Fig. 7. In vivo effect and clinical significance of ORM2 in chronic arthritis.

a Dynamic expression of Orm2 in the liver and joints of mice with IL-1β-induced arthritis. After inducing arthritis with IL-1β, the liver (top) and affected joints (bottom) of the mice were harvested on days (d) 0, 1, 3, and 7 and then subjected to qRT‒PCR. The bar graphs represent the mean ± SD. *P < 0.05, **P < 0.01, and ****P < 0.0001 versus Day 0 without arthritis according to the Kruskal–Wallis test (P < 0.0001) with Dunn’s multiple comparisons test for the liver and Brown-Forsythe and Welch ANOVA (P = 0.0003) with the Dunnett T3 multiple-comparison test for the affected joint. b Increased arthritis severity in mice with ORM2-accelerated arthritis (n = 10) compared to mice with IL-1β-induced arthritis only (control mice), as determined by the histological grade of the affected knee joint on Day 7. ORM2-accelerated arthritis was generated by injecting recombinant mouse ORM2 (4 μg) into the ipsilateral knee joint of mice with IL-1β-induced arthritis. IFLM, inflammation; SH, synovial hyperplasia; BD, bone destruction. The rectangular area in the upper panel (scale bars: 1000 μm) is magnified to the bottom panel (scale bars: 200 μm). c Immunohistochemical staining of the affected knee joints of mice with ORM2-accelerated arthritis versus control mice using an anti-NIMP-R14 Ab and an anti-F4/80 Ab.

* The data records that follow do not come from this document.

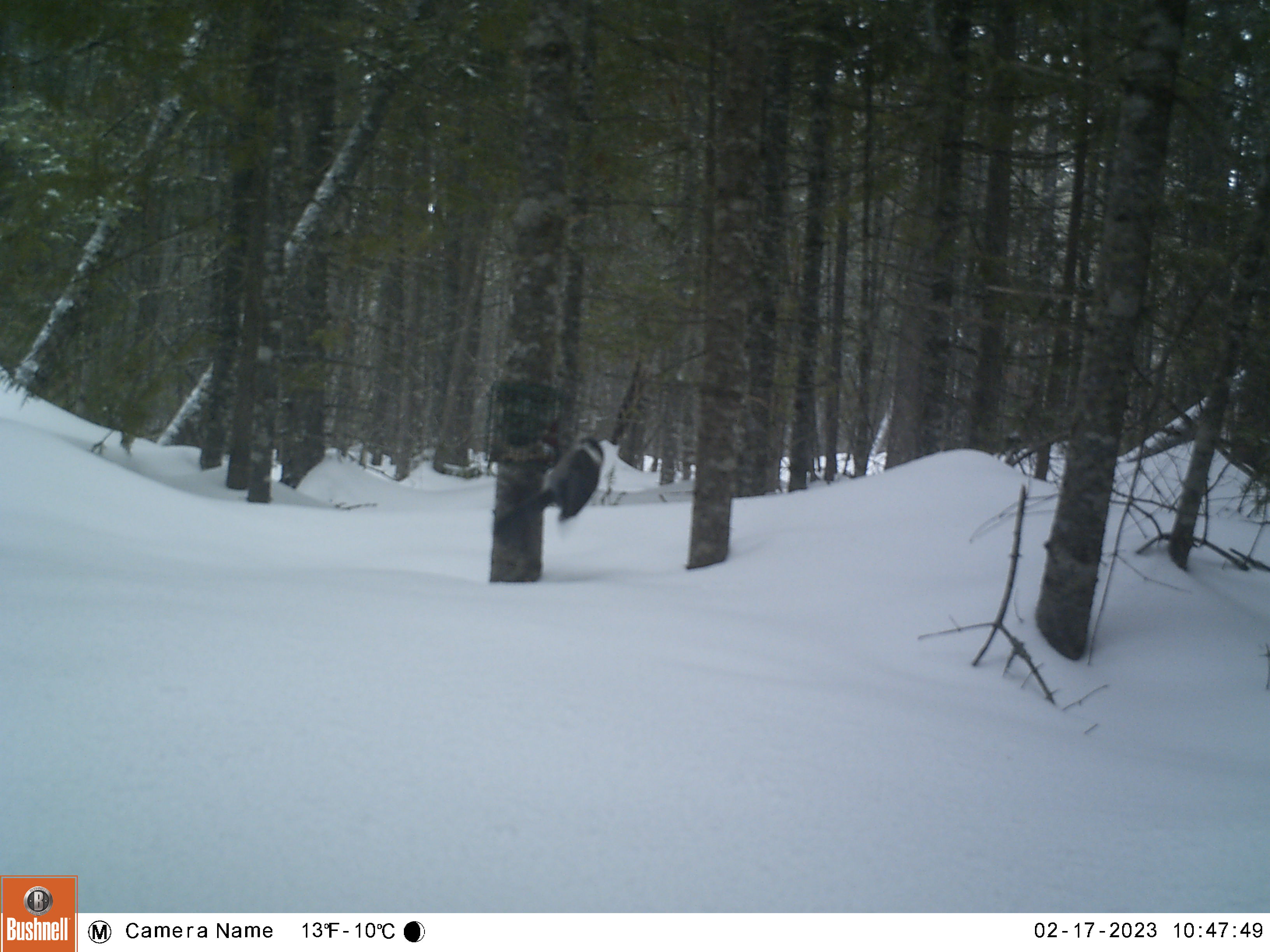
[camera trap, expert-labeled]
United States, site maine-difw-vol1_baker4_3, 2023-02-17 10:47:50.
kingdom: Animalia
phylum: Chordata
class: Aves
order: Passeriformes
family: Corvidae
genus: Perisoreus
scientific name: Perisoreus canadensis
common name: canada jay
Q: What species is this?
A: Canada jay (Perisoreus canadensis).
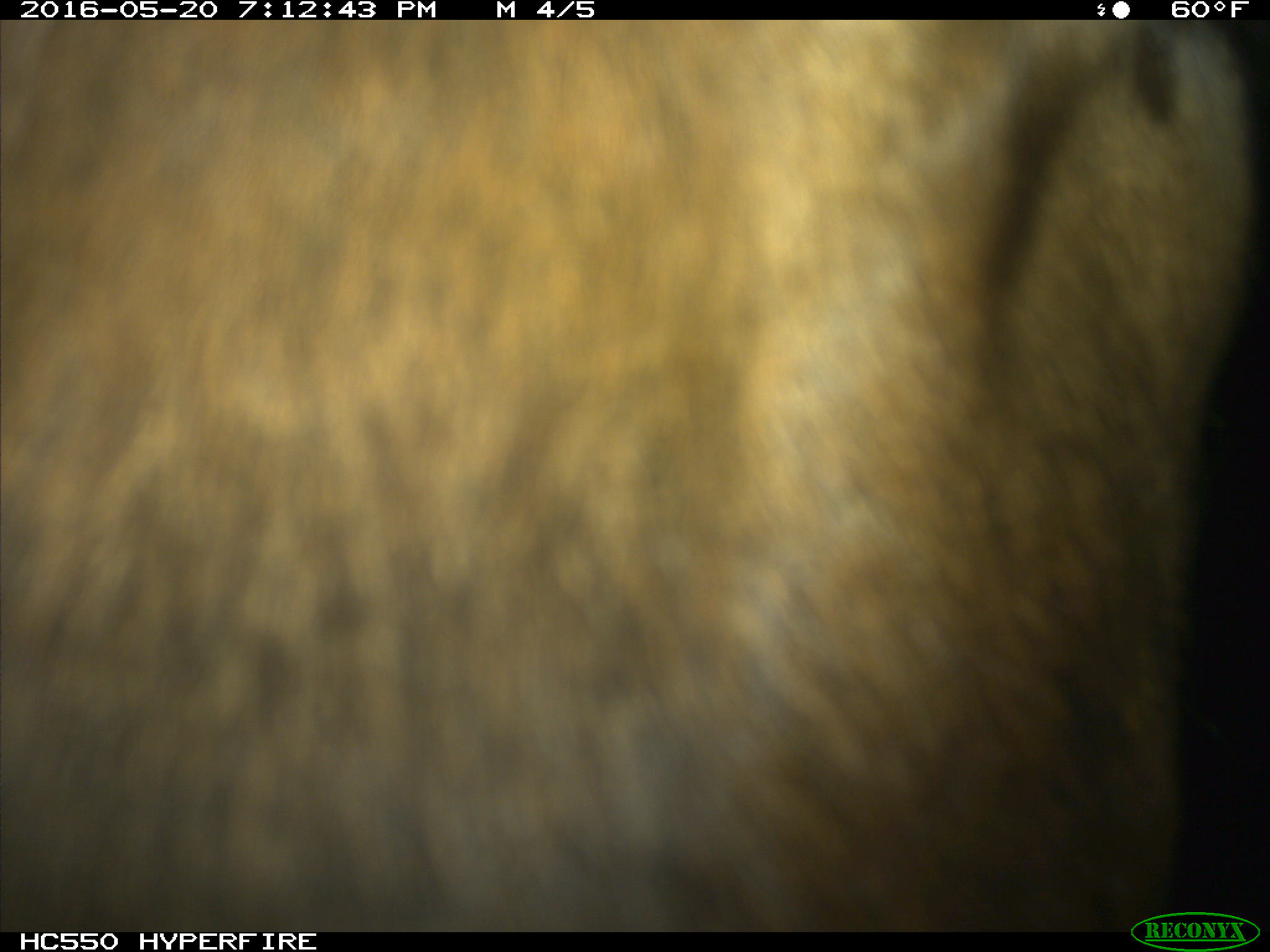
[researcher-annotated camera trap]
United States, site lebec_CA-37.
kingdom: Animalia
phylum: Chordata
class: Mammalia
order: Artiodactyla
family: Bovidae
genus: Bos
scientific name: Bos taurus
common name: domestic cow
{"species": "Bos taurus (domestic cow)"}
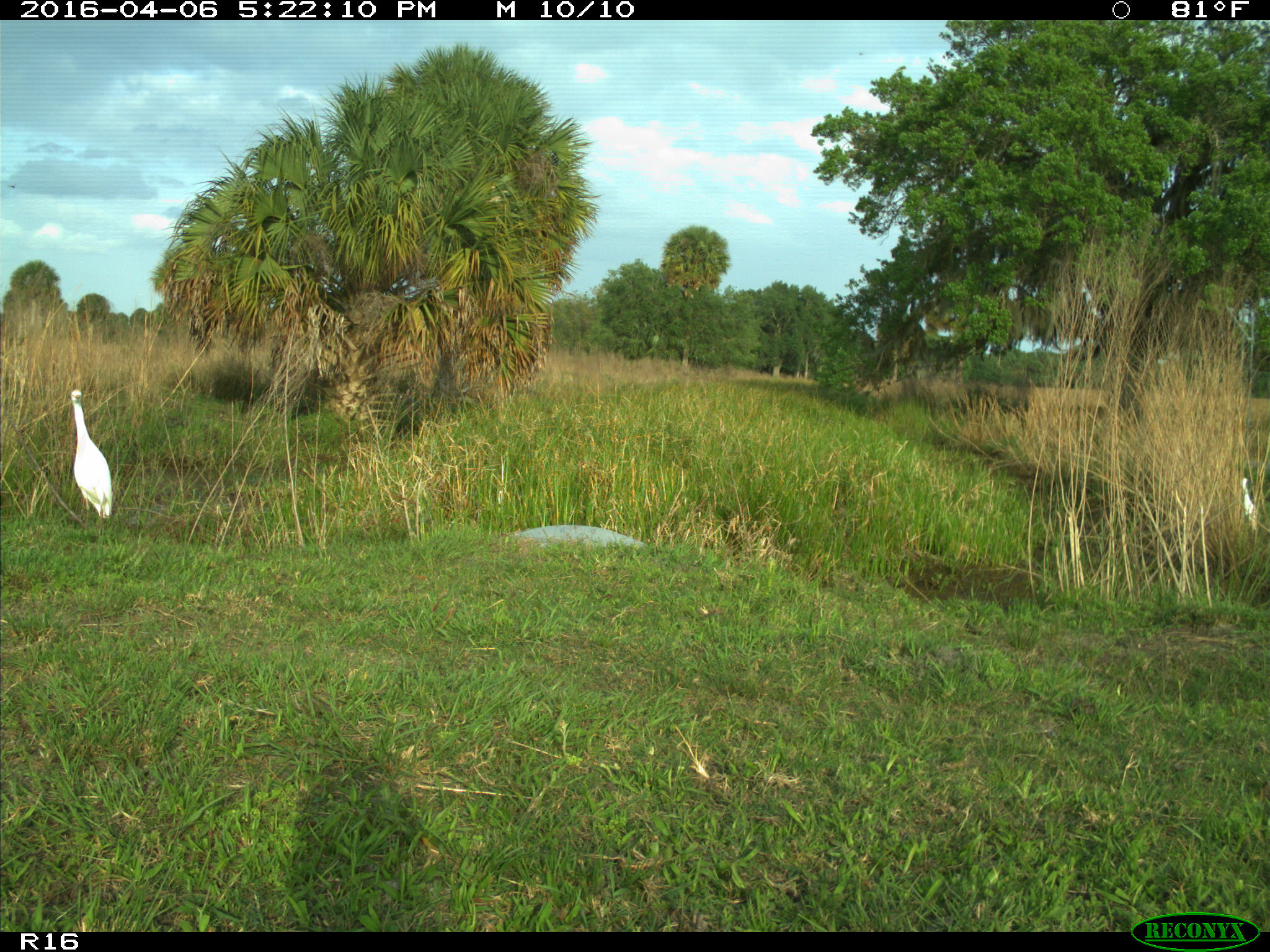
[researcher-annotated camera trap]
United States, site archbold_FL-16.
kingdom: Animalia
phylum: Chordata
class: Aves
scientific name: Aves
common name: birds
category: unidentified bird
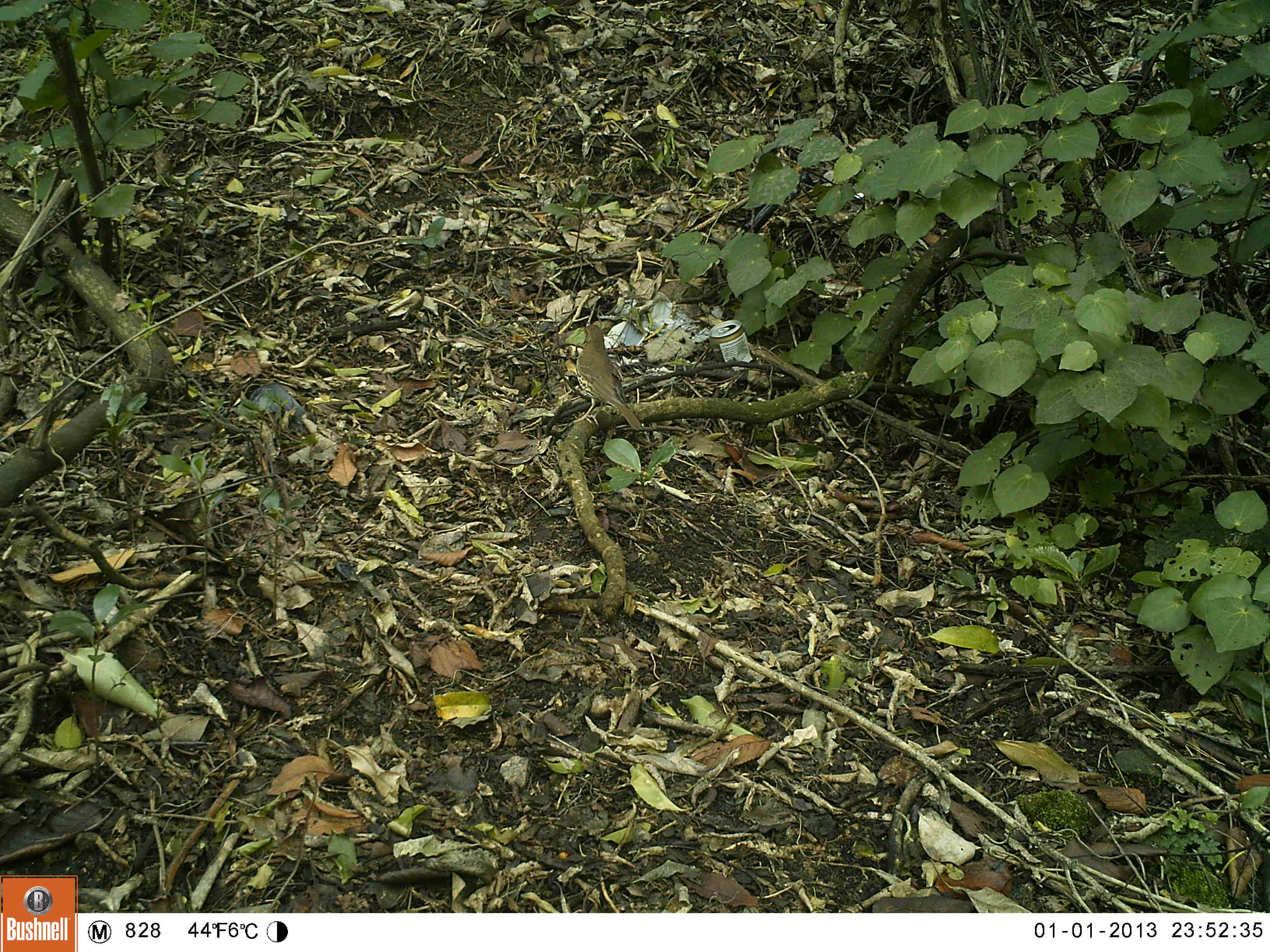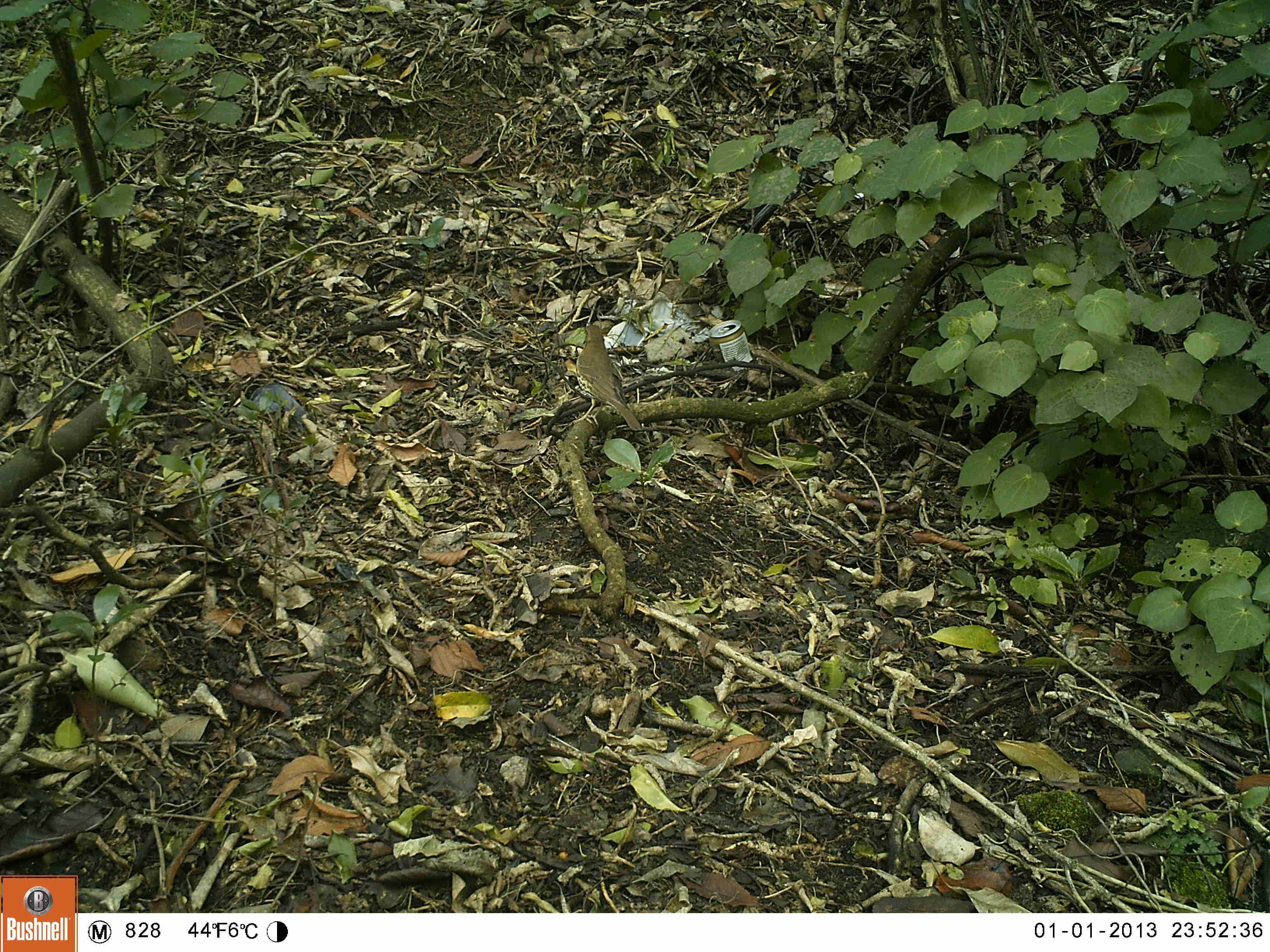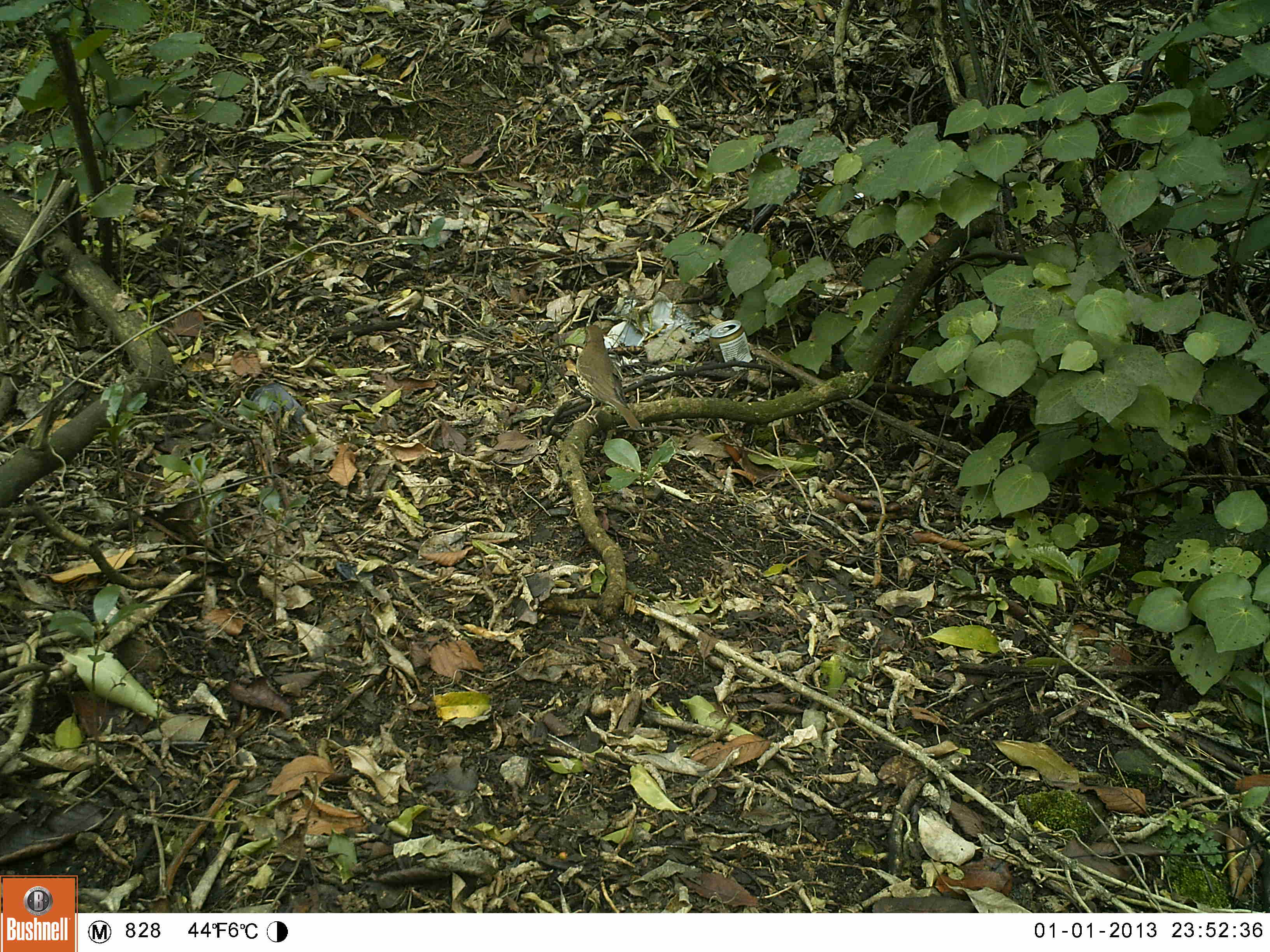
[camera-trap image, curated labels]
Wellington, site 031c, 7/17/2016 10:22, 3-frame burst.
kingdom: Animalia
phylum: Chordata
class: Aves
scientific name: Aves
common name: bird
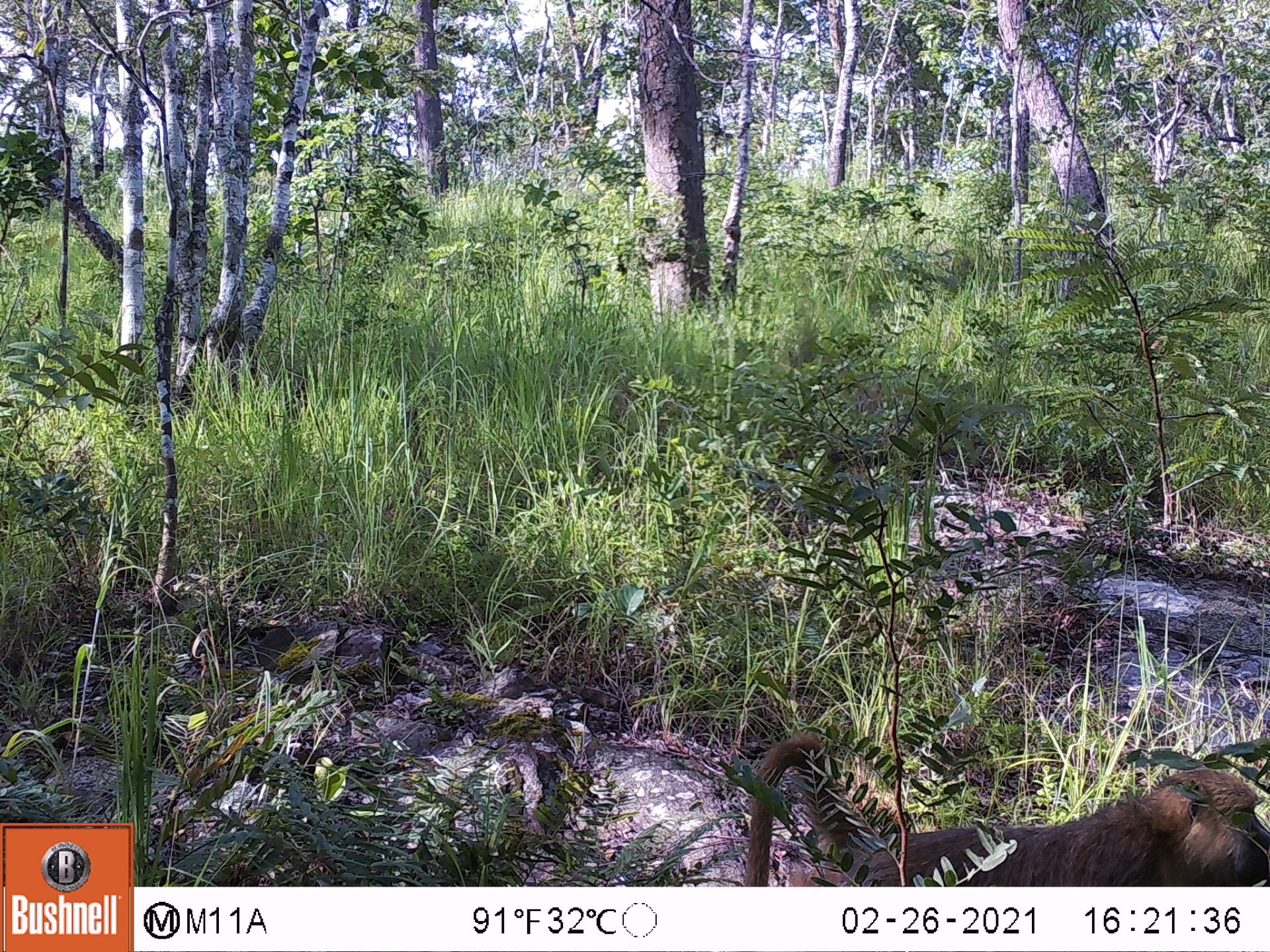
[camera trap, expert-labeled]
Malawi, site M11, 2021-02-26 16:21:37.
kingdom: Animalia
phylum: Chordata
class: Mammalia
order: Primates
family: Cercopithecidae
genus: Papio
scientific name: Papio cynocephalus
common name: yellow baboon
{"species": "yellow baboon (Papio cynocephalus)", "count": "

The number of cells positive for each antibody was manually counted. Scale bars: 200 μm. The data are presented as the mean ± SD. ***P < 0.001 and ****P < 0.0001 versus control mice according to the Mann‒Whitney U test for (b) and an unpaired two-tailed t test for (c). d Spearman’s rank correlations of the serum ORM2 concentration with the blood inflammatory marker levels in RA patients. ESR, erythrocyte sedimentation rate; CRP, C-reactive protein; DAS28, Disease Activity Scale with 28-joint assessment. (e) Serum ORM2 concentration (Conc.) according to the radiographic severity of RA. Disease severity was assessed by evaluating radiographic damage via X-rays of the hands and feet, which were taken at baseline and annually thereafter. The statistical analysis in (d) and (e) was performed with Spearman’s correlation coefficient test: *P < 0.05, ***P < 0.001, and ****P < 0.0001.